Spectral characteristics of acute lymphoblastic leukemia in childhood.

Although the differentiation and classification of acute leukemia are based upon cytochemical features as well as immunologic, cytogenetic, and molecular characteristics, in many cases the morphological distinction of normal lymphocytes from lymphoblasts of acute lymphoblastic leukemia (ALL) is difficult using light microscopy. In this study the distinction between normal lymphocytes and lymphoblasts of childhood ALL is proposed using their spectral characteristics. The method has been based upon the analysis and classification of optical absorption characteristics of the bone marrow cells. Spectral microscopy system is capable of capturing a great number of narrow-band images, in the wide spectral range of the optical spectrum. The analysis showed statistically significant difference (P < 0.0001) between normal lymphocytes and lymphoblasts as far as it concerns the detection, identification and mapping of their spectral absorption characteristics. Our results suggest the potential of spectral imaging as a new method for the distinction of lymphocytes from lymphoblasts in cases that with the light microscope, the morphologic differences are not visible in the bone marrow smears at diagnosis or the follow up of the children with ALL.

A novel spectral microscope system: application in quantitative pathology.

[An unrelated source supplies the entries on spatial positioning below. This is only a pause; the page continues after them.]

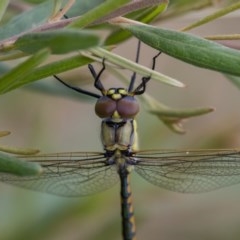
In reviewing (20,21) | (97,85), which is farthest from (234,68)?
(97,85)

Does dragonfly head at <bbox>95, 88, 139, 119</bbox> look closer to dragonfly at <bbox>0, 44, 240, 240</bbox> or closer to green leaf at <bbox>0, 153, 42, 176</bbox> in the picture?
dragonfly at <bbox>0, 44, 240, 240</bbox>

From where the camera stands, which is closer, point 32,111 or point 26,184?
point 26,184

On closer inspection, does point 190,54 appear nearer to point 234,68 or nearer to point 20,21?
point 234,68

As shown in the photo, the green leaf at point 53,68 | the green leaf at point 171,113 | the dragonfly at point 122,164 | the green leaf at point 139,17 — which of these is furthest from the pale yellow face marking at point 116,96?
the green leaf at point 53,68

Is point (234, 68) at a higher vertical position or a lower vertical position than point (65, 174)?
lower

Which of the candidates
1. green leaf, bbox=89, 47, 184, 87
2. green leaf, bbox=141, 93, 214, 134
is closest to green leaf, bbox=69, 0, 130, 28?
green leaf, bbox=89, 47, 184, 87

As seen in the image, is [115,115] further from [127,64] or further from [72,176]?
[127,64]

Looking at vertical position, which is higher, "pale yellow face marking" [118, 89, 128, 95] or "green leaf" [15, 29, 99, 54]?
"pale yellow face marking" [118, 89, 128, 95]

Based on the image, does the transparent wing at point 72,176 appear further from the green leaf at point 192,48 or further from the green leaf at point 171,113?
the green leaf at point 192,48
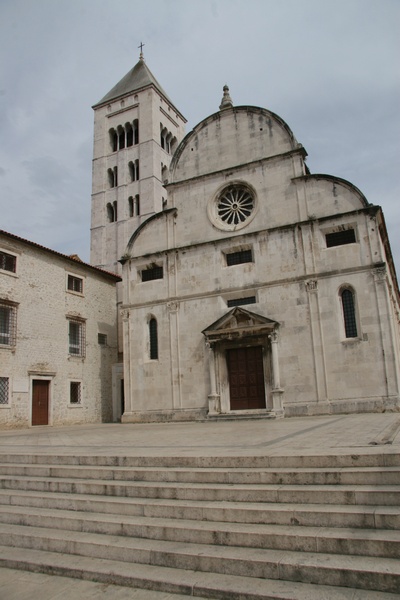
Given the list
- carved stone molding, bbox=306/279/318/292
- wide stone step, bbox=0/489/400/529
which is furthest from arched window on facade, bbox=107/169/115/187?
wide stone step, bbox=0/489/400/529

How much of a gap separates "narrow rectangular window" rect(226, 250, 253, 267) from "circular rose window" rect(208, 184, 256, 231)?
4.13ft

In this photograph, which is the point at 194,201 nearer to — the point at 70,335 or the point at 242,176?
the point at 242,176

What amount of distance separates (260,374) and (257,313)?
280 cm

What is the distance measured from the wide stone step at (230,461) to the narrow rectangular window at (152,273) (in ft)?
53.7

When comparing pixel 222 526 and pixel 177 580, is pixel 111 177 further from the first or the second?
pixel 177 580

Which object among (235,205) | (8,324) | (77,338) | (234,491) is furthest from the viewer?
(77,338)

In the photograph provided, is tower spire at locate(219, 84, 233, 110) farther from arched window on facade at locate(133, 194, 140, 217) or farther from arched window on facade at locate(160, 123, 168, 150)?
arched window on facade at locate(160, 123, 168, 150)

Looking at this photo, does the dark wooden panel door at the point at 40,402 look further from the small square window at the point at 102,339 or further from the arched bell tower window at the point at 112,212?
the arched bell tower window at the point at 112,212

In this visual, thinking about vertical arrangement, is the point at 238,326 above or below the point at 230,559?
above


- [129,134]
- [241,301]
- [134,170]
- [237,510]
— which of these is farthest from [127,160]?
[237,510]

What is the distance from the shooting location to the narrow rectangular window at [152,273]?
83.5 ft

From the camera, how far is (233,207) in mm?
24172

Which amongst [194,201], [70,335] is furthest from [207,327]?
[70,335]

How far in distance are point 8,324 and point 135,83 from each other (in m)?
40.1
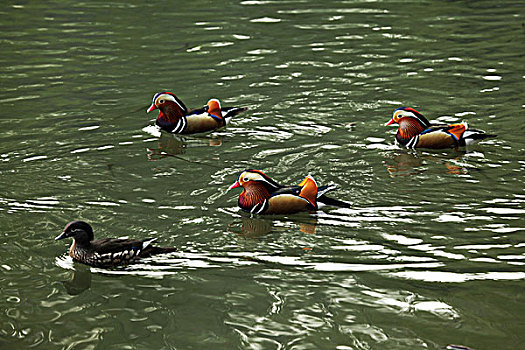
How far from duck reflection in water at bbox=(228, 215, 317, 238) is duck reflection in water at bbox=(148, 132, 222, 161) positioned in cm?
244

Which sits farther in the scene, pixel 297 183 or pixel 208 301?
pixel 297 183

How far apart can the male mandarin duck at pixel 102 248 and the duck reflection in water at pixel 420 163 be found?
3.43m

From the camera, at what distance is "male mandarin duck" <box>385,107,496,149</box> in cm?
973

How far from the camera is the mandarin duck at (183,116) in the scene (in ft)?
35.6

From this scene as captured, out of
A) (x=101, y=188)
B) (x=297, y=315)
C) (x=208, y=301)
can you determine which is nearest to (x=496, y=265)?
(x=297, y=315)

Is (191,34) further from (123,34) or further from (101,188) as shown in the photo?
(101,188)

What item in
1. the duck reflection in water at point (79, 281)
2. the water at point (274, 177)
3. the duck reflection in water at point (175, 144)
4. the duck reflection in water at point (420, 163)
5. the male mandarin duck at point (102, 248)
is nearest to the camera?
the water at point (274, 177)

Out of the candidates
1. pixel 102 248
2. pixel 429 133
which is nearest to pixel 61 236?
pixel 102 248

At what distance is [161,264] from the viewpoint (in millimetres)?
7039

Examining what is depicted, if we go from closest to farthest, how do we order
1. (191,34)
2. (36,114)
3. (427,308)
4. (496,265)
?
(427,308), (496,265), (36,114), (191,34)

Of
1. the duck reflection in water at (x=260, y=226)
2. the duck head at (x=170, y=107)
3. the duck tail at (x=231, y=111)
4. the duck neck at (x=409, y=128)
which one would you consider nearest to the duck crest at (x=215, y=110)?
the duck tail at (x=231, y=111)

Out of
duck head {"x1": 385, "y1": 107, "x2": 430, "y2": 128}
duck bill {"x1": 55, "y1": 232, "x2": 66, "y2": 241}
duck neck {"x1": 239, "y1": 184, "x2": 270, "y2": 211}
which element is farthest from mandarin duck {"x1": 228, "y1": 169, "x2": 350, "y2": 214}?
duck head {"x1": 385, "y1": 107, "x2": 430, "y2": 128}

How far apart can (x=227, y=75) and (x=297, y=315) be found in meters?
7.78

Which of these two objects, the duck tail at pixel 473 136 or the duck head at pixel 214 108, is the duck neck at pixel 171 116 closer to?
the duck head at pixel 214 108
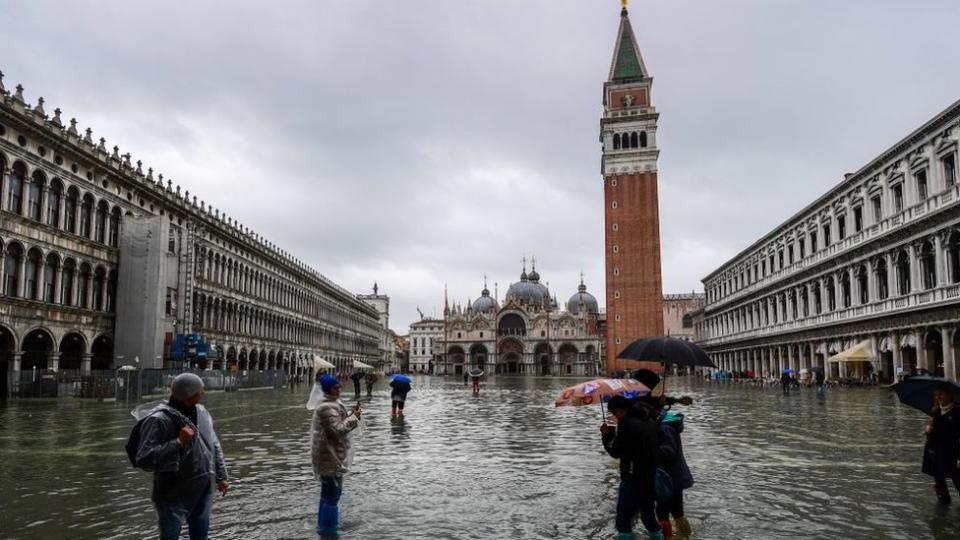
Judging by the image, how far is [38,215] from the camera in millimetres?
31531

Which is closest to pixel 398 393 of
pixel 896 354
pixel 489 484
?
pixel 489 484

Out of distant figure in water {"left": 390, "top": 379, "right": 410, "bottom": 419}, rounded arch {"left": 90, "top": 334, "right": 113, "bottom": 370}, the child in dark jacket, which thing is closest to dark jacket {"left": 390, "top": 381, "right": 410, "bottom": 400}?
distant figure in water {"left": 390, "top": 379, "right": 410, "bottom": 419}

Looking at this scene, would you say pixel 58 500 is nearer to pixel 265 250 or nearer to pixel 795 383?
pixel 795 383

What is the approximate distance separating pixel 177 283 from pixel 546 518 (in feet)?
131

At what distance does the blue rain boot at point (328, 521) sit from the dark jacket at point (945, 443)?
684cm

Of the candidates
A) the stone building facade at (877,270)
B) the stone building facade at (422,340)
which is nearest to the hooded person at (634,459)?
the stone building facade at (877,270)

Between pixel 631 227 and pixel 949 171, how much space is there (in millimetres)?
46391

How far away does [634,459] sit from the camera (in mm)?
5988

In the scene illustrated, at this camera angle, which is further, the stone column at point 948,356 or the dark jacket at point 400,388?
the stone column at point 948,356

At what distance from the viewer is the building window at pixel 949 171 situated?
3111 centimetres

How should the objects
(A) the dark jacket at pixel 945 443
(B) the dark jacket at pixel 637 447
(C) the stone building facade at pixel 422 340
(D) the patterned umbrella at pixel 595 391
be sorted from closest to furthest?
(B) the dark jacket at pixel 637 447 < (D) the patterned umbrella at pixel 595 391 < (A) the dark jacket at pixel 945 443 < (C) the stone building facade at pixel 422 340

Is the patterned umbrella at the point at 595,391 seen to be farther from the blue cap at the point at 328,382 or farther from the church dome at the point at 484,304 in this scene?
the church dome at the point at 484,304

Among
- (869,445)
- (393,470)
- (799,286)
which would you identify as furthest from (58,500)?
(799,286)

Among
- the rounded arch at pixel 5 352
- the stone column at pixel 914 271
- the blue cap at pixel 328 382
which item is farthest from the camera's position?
the stone column at pixel 914 271
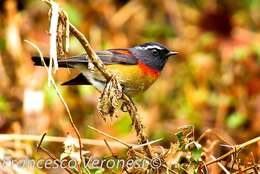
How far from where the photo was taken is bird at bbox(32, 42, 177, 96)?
5891mm

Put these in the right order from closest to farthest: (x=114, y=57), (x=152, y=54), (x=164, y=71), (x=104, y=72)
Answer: (x=104, y=72), (x=114, y=57), (x=152, y=54), (x=164, y=71)

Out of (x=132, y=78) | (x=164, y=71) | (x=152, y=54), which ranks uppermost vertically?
(x=152, y=54)

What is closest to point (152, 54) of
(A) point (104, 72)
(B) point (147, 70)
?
(B) point (147, 70)

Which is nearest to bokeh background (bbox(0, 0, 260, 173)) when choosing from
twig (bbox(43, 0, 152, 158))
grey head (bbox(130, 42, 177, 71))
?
grey head (bbox(130, 42, 177, 71))

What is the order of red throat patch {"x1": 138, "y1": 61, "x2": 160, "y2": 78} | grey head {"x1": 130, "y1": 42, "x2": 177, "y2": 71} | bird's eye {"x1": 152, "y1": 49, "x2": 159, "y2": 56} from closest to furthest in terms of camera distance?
1. red throat patch {"x1": 138, "y1": 61, "x2": 160, "y2": 78}
2. grey head {"x1": 130, "y1": 42, "x2": 177, "y2": 71}
3. bird's eye {"x1": 152, "y1": 49, "x2": 159, "y2": 56}

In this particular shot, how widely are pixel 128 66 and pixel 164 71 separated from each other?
437 centimetres

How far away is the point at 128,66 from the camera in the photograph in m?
6.36

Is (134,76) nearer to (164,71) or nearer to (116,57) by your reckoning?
(116,57)

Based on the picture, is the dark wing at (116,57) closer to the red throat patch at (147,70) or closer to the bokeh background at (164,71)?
the red throat patch at (147,70)

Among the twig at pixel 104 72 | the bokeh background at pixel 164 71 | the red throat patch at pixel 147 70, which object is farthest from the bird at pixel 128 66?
the bokeh background at pixel 164 71

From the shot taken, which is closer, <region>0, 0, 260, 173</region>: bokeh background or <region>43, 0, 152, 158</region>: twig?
<region>43, 0, 152, 158</region>: twig

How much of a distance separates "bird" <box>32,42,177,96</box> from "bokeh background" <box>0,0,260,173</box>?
171cm

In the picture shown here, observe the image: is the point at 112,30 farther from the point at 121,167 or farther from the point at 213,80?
the point at 121,167

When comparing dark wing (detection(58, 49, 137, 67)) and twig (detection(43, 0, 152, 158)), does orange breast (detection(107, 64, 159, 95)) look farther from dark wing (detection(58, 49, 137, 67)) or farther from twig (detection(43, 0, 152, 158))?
twig (detection(43, 0, 152, 158))
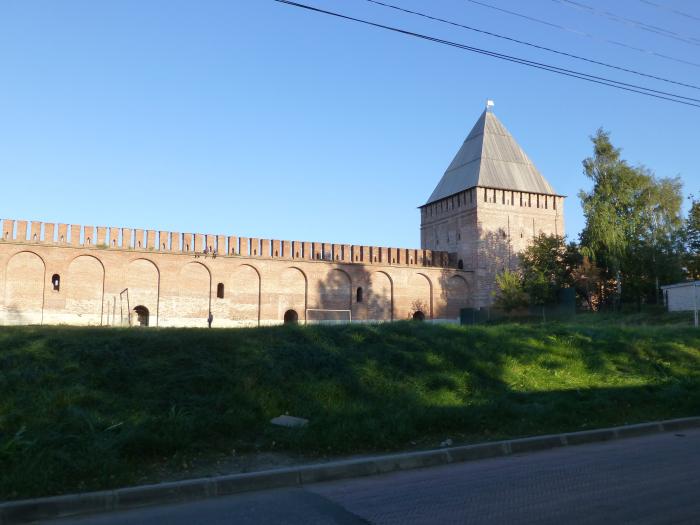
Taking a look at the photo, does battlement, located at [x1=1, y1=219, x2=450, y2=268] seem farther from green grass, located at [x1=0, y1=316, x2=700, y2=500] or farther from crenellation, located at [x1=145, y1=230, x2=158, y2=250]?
green grass, located at [x1=0, y1=316, x2=700, y2=500]

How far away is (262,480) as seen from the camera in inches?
215

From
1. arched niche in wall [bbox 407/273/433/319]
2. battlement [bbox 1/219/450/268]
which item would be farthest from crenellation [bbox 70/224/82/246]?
arched niche in wall [bbox 407/273/433/319]

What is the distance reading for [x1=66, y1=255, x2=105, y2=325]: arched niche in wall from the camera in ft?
96.9

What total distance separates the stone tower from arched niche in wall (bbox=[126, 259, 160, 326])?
19052 mm

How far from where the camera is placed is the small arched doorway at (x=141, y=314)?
102ft

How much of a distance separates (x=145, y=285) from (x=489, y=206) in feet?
69.8

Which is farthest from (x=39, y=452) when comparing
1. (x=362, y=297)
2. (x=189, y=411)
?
(x=362, y=297)

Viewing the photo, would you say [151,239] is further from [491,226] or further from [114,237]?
[491,226]

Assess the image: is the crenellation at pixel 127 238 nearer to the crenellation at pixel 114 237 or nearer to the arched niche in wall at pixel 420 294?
the crenellation at pixel 114 237

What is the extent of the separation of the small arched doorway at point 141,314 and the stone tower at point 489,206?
19.7m

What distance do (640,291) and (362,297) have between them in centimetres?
1550

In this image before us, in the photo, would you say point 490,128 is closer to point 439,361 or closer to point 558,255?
point 558,255

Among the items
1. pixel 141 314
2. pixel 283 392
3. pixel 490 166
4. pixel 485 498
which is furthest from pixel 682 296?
pixel 485 498

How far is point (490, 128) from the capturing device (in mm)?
42781
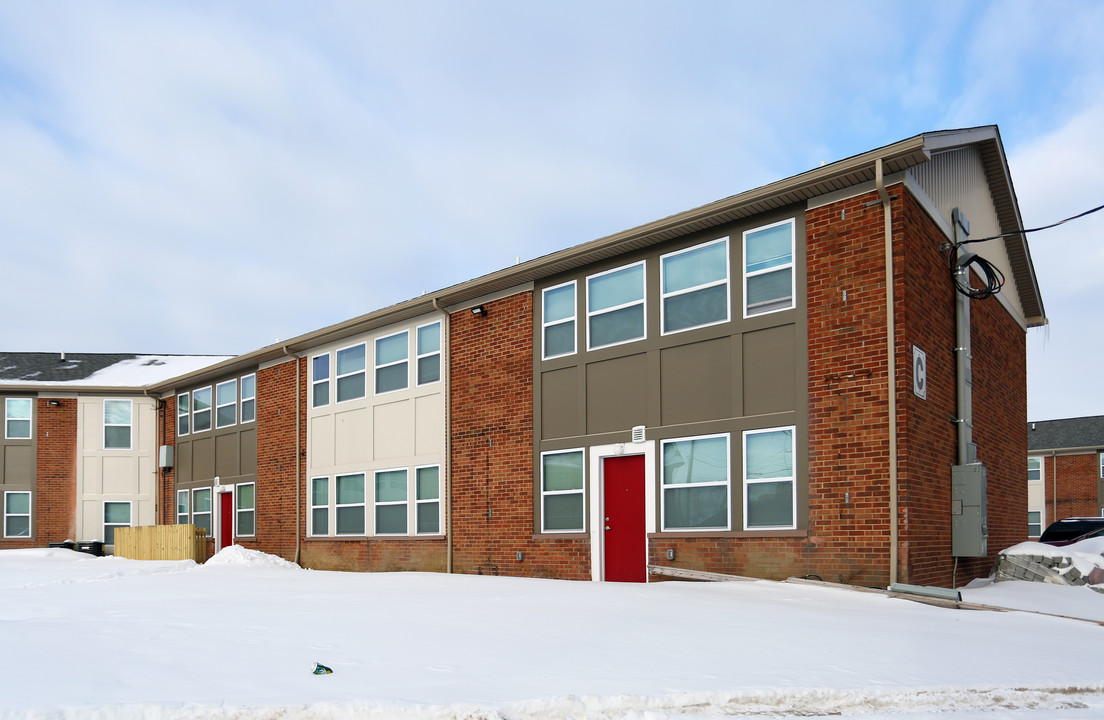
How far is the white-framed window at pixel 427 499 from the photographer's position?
1909cm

In this paper, a novel spectral microscope system is presented together with a method for the quantitative assessment of the uptake by histologic samples of stains used in pathology to label tissue features of diagnostic importance. The critical component of the microscope is a variable interference filter-based monochromator. The system is capable of performing real-time spectral imaging in a plurality of spectral bands and micro-spectroscopy in any image pixel, in the spectral range 400-1000 nm. The wavelength-tuning step is 2.4-2.6 nm, while the full-width at half maximum in each step is about 1.5% of the operating central wavelength. The developed system integrates algorithms and calibration procedures for the calculation of the stain-uptake by the tissue. The acquired spectra from both stained tissue and calibration stain solutions enable the calculation of the concentration maps of the stains, even if the latter are multiple and overlap spatially and spectrally. The system was used for the quantitative mapping of the expression of estrogen and progesterone receptors in breast cancer cells. In this particular case, model validation shows that although two stains are employed, capturing of their transmittance at more than ten wavelengths is required in order to obtain an acceptable accuracy. These findings highlight the need for the development and implementation of spectral microscopy in pathology and its potential to introduce novel more reliable diagnostic criteria.